▶ _Exercise brief_
Rewrite everything from the line containing "With the image" down to the end of the items, requests included, and shift every distance in the answers by -130. Leave the pictures out.

Records in a dataset
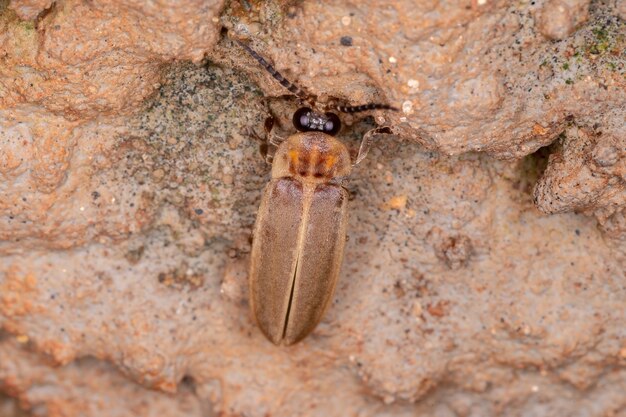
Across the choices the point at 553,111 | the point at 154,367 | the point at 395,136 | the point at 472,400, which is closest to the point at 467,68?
the point at 553,111

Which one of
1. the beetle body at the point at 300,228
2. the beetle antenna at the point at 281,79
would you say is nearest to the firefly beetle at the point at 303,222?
the beetle body at the point at 300,228

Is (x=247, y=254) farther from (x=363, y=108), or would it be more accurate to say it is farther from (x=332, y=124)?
(x=363, y=108)

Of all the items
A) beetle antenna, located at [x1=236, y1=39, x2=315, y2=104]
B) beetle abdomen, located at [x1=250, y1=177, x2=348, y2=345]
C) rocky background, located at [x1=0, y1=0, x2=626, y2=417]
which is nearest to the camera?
beetle antenna, located at [x1=236, y1=39, x2=315, y2=104]

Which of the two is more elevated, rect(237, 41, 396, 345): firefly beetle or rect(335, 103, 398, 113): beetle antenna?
rect(335, 103, 398, 113): beetle antenna

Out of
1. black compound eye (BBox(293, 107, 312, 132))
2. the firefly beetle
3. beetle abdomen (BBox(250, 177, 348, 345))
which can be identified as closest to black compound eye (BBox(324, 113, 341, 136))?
the firefly beetle

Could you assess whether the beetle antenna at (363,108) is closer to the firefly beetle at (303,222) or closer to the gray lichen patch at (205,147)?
the firefly beetle at (303,222)

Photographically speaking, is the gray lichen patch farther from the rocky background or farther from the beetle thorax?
the beetle thorax

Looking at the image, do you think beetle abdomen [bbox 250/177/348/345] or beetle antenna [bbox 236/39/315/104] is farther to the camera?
beetle abdomen [bbox 250/177/348/345]

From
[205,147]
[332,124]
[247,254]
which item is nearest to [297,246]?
[247,254]
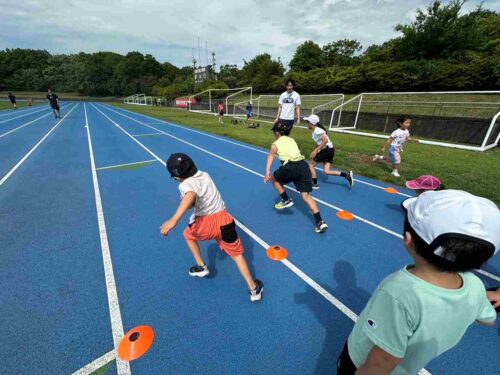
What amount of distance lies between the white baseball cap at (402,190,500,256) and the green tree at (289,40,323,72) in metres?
51.4

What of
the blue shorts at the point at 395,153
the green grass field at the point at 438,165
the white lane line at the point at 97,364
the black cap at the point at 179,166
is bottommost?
the white lane line at the point at 97,364

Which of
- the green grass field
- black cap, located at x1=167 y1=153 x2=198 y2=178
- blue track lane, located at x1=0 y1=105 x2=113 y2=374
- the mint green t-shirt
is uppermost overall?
black cap, located at x1=167 y1=153 x2=198 y2=178

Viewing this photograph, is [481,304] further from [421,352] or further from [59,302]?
[59,302]

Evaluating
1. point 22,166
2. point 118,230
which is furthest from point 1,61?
point 118,230

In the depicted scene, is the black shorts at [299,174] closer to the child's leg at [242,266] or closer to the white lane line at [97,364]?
the child's leg at [242,266]

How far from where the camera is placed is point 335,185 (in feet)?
20.4

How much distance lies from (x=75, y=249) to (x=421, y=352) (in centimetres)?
422

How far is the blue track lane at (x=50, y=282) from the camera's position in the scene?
7.15ft

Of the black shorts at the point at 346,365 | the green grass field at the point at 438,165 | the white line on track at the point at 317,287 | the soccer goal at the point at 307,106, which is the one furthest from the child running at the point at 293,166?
the soccer goal at the point at 307,106

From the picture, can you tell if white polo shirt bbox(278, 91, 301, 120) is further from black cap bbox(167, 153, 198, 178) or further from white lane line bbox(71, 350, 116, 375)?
white lane line bbox(71, 350, 116, 375)

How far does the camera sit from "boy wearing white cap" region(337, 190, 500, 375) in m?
0.83

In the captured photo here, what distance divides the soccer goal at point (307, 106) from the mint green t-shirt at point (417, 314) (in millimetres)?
18559

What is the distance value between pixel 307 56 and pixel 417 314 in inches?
2126

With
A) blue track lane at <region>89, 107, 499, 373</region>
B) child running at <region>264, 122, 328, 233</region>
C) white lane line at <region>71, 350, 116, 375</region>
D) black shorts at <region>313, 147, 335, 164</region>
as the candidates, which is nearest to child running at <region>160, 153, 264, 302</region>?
blue track lane at <region>89, 107, 499, 373</region>
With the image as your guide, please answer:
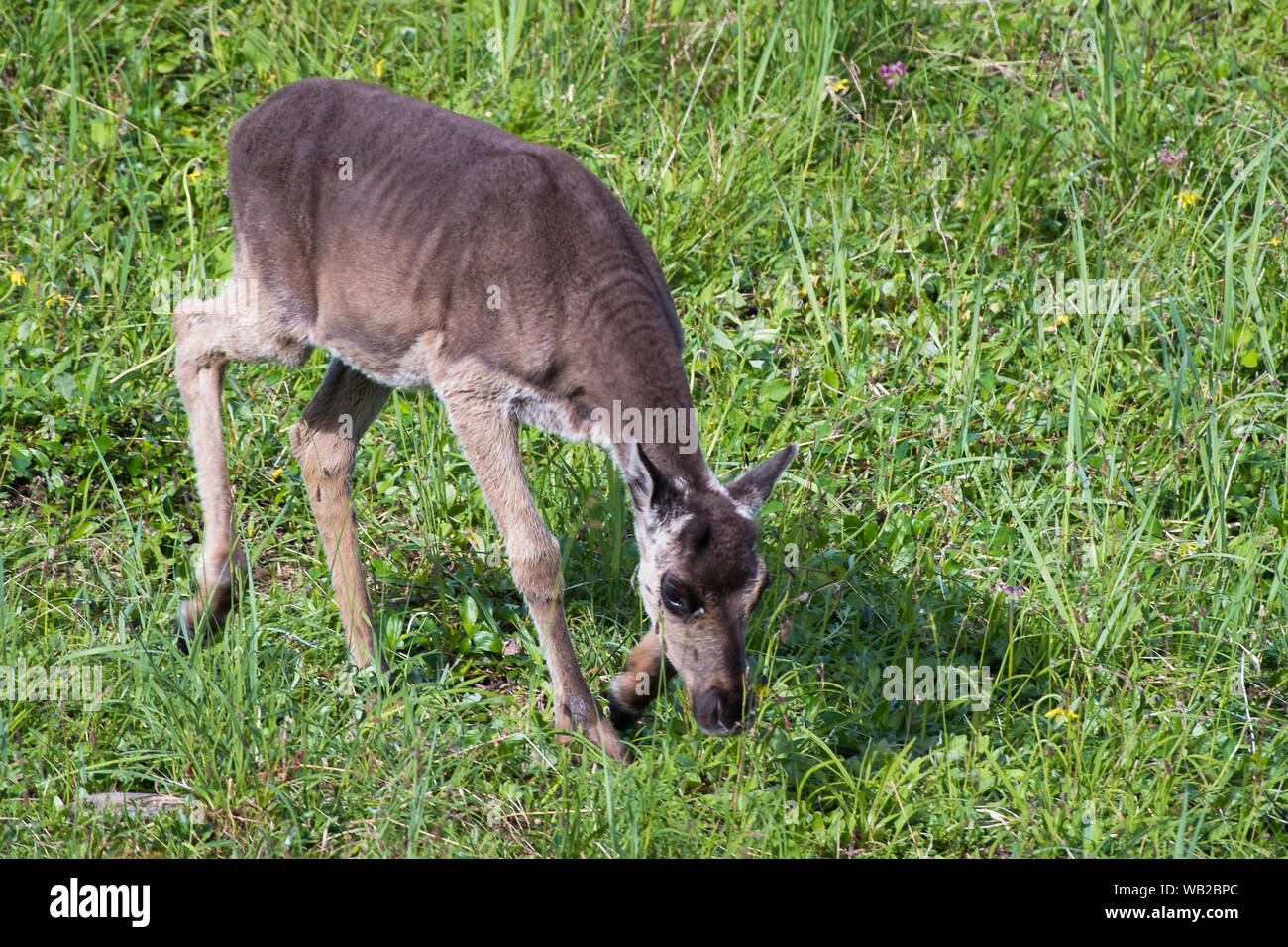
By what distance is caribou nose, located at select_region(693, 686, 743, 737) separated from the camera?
4254 mm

▶ _Written answer_
With the image as your guide, please answer:
By what distance is caribou nose, located at select_region(693, 686, 743, 737) separated from the camera?
4124 mm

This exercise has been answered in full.